> Goal
Please list in full every line of the entries below that contains the string "instances".

> Records for the exercise
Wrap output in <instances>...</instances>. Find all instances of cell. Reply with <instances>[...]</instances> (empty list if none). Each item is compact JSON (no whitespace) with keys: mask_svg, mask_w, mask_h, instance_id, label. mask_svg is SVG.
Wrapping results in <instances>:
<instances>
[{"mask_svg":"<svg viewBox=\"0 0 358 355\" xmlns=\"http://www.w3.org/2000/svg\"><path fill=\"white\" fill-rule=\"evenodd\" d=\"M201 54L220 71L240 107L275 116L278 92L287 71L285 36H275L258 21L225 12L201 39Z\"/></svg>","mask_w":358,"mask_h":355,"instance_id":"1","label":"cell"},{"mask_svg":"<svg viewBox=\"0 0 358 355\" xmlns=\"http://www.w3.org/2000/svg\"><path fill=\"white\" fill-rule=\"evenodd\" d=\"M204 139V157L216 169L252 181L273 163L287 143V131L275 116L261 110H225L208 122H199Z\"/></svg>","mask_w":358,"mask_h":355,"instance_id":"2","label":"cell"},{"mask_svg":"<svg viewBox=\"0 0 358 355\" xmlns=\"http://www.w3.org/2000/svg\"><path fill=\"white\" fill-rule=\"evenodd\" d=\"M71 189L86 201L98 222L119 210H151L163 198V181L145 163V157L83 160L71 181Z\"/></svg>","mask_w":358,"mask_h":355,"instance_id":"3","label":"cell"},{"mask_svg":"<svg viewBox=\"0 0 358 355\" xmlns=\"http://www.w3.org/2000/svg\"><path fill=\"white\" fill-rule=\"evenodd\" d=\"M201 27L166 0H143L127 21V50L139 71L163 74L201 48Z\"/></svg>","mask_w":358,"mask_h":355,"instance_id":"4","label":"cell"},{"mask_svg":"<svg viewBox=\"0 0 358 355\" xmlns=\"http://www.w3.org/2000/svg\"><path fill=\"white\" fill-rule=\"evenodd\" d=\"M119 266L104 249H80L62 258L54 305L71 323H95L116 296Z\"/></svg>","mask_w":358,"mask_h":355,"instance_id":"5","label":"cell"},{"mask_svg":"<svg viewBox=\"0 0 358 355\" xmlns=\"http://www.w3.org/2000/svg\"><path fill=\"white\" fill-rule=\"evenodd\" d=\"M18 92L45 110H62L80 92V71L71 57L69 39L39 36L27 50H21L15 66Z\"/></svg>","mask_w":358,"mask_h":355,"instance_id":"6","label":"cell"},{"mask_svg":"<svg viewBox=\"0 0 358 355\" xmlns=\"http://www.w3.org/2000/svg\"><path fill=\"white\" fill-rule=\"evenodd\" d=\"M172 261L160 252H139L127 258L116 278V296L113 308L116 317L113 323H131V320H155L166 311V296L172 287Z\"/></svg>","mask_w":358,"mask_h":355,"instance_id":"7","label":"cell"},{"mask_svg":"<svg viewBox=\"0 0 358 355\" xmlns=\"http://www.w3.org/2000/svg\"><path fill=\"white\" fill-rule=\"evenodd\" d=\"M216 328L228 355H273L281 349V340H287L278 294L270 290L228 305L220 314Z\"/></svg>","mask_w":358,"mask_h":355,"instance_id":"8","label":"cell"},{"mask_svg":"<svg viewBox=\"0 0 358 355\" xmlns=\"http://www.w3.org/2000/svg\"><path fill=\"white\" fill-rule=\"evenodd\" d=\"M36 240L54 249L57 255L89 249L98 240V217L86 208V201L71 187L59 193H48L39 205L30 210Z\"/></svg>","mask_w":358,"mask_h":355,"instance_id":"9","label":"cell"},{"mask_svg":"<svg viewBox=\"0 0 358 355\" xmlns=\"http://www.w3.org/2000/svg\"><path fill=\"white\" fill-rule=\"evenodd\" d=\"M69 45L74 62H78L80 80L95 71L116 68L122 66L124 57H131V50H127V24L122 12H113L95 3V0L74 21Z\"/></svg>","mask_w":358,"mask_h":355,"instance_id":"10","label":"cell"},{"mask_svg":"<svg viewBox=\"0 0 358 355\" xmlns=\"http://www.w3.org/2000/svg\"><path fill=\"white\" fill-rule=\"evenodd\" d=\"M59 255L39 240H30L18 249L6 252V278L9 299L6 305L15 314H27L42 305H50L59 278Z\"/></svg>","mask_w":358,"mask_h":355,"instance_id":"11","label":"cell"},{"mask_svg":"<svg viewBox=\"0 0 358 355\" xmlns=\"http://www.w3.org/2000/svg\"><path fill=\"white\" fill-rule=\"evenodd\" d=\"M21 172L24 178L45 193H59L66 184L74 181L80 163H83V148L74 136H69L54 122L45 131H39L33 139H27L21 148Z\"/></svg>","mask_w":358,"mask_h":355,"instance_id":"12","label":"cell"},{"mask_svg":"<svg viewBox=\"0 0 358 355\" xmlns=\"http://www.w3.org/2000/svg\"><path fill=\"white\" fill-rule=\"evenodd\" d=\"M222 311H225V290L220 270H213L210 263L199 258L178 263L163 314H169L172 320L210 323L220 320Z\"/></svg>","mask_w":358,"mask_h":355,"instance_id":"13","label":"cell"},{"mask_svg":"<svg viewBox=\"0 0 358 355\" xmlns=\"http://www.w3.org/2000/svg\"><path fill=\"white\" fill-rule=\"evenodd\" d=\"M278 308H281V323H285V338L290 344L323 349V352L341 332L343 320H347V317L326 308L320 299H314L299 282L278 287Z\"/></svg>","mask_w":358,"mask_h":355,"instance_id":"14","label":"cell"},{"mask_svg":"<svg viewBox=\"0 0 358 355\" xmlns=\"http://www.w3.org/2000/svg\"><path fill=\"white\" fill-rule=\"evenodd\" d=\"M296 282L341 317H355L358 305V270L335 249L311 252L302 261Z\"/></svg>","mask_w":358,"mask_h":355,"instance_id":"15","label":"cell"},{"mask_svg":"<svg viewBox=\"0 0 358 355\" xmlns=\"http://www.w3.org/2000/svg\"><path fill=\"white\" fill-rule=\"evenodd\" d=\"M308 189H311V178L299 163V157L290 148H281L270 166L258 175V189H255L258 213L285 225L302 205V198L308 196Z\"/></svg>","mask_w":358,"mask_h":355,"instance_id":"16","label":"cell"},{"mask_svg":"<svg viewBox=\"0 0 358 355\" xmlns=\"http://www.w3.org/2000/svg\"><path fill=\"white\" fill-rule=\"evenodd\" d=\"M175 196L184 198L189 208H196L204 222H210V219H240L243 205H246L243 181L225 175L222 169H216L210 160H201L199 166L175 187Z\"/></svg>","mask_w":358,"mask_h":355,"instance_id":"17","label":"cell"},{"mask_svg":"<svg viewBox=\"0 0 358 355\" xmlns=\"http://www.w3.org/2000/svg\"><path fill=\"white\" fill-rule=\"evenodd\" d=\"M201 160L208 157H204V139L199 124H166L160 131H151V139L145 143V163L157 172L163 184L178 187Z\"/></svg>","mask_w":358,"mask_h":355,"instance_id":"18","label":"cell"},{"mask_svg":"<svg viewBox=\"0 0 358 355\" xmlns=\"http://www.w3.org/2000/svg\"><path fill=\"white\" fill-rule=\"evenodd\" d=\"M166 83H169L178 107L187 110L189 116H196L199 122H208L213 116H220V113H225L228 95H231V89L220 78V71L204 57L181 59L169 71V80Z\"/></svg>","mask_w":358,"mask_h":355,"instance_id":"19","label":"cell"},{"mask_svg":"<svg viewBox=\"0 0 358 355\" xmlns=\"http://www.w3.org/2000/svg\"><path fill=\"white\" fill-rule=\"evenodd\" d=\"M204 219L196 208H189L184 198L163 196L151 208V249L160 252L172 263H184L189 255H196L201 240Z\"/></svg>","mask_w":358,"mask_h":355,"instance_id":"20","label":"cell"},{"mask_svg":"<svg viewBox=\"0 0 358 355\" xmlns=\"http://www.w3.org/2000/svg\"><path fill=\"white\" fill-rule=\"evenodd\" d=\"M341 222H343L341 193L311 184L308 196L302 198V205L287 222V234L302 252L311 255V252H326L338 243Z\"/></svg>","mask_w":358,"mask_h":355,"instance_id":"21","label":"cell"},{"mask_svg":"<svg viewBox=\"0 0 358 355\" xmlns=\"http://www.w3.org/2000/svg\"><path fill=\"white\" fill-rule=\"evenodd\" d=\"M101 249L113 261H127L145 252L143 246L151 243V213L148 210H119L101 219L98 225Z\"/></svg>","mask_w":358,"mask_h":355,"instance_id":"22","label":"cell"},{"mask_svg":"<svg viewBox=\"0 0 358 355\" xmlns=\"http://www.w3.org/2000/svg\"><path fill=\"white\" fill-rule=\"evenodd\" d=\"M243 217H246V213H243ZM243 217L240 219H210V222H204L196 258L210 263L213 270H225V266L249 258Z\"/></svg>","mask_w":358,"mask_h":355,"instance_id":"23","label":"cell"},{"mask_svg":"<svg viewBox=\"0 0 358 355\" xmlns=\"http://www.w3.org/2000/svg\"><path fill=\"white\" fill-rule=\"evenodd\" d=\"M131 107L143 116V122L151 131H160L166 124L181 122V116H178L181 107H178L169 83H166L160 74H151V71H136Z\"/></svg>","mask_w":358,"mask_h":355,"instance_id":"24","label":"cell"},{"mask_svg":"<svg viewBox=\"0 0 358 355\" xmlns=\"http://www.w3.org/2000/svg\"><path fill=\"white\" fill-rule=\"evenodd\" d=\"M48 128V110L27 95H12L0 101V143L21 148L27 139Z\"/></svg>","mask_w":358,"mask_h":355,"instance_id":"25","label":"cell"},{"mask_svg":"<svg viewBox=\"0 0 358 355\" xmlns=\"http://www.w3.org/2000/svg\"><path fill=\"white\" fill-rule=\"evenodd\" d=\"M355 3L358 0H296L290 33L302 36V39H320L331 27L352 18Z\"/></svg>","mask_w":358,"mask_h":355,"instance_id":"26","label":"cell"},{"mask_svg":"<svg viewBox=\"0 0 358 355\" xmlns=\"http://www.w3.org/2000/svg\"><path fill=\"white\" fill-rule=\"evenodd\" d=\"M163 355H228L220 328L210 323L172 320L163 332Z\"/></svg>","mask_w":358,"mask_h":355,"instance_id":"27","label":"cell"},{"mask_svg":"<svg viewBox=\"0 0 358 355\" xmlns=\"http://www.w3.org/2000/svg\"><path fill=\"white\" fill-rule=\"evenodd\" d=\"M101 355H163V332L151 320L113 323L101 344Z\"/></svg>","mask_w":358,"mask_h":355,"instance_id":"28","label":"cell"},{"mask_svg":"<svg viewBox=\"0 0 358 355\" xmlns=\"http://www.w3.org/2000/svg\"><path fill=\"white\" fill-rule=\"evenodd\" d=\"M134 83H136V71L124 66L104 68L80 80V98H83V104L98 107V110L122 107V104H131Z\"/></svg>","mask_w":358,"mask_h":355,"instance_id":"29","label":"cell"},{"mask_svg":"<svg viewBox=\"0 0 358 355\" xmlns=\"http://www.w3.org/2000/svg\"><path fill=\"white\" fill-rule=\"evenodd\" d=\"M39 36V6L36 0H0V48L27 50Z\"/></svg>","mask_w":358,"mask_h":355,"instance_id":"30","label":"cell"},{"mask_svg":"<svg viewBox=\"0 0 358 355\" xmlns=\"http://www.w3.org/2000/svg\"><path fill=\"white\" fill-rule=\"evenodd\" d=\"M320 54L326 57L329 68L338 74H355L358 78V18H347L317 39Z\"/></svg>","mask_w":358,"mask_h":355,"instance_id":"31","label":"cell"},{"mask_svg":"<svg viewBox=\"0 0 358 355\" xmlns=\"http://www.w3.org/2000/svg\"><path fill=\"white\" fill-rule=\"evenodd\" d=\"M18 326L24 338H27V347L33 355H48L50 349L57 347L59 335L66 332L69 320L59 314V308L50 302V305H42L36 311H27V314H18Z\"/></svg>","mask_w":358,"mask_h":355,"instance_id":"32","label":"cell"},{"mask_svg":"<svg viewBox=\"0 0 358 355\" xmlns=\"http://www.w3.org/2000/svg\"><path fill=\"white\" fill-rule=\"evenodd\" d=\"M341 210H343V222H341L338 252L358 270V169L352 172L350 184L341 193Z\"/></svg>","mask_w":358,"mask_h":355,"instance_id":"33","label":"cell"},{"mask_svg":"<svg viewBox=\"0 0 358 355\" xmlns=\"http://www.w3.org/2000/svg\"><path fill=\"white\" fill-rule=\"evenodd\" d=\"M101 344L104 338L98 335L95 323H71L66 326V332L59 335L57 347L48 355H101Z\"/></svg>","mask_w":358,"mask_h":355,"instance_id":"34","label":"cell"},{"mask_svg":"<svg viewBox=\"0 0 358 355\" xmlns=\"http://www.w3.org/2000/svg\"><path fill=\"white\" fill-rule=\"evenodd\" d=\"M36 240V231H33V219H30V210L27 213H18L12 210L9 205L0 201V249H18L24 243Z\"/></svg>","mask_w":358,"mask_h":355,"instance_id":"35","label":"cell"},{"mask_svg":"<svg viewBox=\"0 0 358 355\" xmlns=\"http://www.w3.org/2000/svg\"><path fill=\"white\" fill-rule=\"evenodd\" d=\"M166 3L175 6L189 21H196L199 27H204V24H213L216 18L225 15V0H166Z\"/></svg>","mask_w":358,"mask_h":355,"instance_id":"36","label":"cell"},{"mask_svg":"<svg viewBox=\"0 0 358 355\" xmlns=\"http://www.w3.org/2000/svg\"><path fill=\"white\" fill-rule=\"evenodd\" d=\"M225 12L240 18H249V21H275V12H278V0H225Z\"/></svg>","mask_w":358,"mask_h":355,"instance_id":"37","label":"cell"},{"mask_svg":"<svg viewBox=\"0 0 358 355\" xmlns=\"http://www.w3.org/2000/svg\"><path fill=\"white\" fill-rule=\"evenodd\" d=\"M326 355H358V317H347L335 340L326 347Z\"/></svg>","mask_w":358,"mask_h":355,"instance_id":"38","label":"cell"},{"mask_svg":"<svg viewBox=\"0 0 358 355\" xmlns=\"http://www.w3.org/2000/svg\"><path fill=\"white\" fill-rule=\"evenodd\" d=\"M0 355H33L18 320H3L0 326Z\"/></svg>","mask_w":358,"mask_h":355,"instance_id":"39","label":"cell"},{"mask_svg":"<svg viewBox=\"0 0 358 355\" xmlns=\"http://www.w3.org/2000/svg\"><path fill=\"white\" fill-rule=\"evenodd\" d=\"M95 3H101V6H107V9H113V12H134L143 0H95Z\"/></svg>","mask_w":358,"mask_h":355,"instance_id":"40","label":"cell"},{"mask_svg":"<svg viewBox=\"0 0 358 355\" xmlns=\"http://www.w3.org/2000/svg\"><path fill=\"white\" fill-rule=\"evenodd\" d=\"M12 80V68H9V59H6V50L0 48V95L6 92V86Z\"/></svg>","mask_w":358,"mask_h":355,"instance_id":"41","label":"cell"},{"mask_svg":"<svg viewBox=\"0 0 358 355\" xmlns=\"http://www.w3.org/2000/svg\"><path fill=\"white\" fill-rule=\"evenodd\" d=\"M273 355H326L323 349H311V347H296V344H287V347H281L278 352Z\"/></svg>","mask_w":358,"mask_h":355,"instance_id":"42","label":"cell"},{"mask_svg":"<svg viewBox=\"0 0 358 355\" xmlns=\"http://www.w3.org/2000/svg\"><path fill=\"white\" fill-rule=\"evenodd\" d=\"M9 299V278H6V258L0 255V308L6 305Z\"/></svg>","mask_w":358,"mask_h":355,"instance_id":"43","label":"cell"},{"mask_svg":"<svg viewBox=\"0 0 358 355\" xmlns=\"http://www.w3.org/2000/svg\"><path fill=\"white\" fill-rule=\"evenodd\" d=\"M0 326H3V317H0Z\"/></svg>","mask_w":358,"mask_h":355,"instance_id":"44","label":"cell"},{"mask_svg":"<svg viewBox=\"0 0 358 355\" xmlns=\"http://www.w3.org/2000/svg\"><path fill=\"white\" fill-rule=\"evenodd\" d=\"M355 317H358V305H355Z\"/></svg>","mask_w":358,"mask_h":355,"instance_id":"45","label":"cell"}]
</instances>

> Result of this exercise
Wrap output in <instances>...</instances>. Find all instances of cell. Reply with <instances>[...]</instances> (empty list if none). Each item is compact JSON (no whitespace) with keys: mask_svg, mask_w, mask_h, instance_id, label. mask_svg is SVG.
Wrapping results in <instances>:
<instances>
</instances>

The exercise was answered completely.